BACKGROUND & OBJECTIVE
Resistance training is known not only to enhance a wide range of physical and performance metrics but also to reduce injury risk. One quintessential exercise for the lower body is the squat. Despite the squat’s well-established benefits, its safety has been debated for decades.
One particularly contentious subject is squat depth. Research dating back to the 1960s suggested “full” or “deep” squats lead to ligamentous laxity (1), with a review from this century continuing to caution athletes about these risks (2). More recent work has also highlighted the high stress squats place on the patellofemoral joint (3). These studies have led to recommendations to limit squat depth to lesser degrees of knee flexion (e.g. half or parallel squats).

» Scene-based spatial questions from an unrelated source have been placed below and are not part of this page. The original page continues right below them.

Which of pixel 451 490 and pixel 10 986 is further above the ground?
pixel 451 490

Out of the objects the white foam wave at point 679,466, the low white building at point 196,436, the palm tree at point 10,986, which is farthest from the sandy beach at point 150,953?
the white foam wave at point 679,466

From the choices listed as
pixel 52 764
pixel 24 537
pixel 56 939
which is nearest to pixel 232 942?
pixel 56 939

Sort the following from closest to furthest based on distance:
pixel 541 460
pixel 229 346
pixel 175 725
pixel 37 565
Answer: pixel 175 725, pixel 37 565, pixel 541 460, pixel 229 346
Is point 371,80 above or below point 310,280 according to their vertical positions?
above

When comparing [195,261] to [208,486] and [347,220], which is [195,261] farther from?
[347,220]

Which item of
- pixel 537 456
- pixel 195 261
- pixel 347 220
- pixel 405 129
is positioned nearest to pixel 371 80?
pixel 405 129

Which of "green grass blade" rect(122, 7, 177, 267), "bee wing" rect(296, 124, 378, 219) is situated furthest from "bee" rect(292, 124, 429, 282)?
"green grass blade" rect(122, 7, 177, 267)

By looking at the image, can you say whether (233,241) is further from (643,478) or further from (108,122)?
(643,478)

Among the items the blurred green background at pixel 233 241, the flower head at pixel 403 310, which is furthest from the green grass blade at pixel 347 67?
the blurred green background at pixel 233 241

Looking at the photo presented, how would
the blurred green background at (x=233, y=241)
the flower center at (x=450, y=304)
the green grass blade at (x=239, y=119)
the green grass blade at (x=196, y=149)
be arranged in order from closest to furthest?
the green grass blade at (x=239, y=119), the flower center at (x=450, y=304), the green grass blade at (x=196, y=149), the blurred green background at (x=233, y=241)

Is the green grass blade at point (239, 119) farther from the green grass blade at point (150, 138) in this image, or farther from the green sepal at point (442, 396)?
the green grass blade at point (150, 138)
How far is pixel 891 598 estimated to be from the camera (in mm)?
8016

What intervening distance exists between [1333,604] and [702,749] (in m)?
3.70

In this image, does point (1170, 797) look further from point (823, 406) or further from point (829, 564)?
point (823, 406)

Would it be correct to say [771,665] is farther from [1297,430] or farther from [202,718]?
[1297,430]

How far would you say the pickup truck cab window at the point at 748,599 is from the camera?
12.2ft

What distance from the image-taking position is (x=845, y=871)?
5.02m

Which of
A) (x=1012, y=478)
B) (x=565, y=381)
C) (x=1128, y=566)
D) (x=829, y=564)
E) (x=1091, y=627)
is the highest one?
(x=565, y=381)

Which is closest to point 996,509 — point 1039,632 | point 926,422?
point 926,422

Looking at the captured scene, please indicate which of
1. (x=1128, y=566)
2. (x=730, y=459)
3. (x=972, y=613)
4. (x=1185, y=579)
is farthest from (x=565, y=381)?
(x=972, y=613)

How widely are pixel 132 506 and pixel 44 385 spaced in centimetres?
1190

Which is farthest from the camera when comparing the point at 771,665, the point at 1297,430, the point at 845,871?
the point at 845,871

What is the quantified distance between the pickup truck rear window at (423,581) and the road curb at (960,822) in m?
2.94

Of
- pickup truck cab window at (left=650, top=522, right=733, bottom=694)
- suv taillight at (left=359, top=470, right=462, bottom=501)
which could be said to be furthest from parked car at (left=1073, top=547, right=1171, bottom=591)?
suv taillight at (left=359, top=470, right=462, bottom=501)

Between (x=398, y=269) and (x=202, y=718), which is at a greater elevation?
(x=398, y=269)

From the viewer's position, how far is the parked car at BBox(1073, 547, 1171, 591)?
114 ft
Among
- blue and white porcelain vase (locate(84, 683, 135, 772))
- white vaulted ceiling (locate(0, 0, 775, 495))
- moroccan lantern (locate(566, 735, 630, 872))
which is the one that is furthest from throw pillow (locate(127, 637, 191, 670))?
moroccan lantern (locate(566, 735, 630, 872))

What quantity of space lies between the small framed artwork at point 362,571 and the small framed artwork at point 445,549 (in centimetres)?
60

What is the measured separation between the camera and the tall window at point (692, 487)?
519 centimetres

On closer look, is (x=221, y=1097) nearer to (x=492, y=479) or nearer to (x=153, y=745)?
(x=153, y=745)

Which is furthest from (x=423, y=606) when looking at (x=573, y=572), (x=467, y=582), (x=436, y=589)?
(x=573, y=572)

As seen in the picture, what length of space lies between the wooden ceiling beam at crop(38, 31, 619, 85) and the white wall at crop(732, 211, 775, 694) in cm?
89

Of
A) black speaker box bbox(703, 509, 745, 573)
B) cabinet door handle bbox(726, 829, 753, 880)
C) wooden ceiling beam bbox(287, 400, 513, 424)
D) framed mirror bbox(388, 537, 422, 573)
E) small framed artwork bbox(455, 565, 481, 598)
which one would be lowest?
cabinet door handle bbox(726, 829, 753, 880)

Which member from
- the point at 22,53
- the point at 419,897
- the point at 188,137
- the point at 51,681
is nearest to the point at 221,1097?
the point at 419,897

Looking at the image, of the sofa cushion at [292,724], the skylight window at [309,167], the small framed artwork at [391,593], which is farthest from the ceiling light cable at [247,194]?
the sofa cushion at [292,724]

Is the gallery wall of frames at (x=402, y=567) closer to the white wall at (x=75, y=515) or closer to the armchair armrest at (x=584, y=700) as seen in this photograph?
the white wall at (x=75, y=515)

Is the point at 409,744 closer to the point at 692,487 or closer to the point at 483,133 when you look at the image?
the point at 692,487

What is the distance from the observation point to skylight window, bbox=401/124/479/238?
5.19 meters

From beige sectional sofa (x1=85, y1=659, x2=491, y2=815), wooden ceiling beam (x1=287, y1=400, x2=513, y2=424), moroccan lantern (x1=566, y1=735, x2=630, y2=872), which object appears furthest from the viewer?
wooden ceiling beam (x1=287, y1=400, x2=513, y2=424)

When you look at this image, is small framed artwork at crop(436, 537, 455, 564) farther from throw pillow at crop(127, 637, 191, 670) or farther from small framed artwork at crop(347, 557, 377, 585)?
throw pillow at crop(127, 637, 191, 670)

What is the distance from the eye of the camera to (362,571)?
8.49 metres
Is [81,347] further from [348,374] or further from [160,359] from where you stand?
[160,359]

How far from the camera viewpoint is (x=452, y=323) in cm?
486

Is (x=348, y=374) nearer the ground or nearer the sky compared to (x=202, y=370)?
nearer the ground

However, the evidence these recommendations stem from is limited and, at times, contradictory. Thus, their accuracy warrants scrutiny. The purpose of this scoping review was to describe the existing literature that investigates the effects of squat depth on the knee.
The authors concluded that deep squats are, in fact, safe and effective to include in resistance training programs for individuals with healthy knees.
METHODS
The authors conducted a scoping review of studies published between 2000 and 2024 that investigated the effects of squats on the knee with at least six weeks’ follow-up. They searched multiple databases and included studies of various designs, including reviews.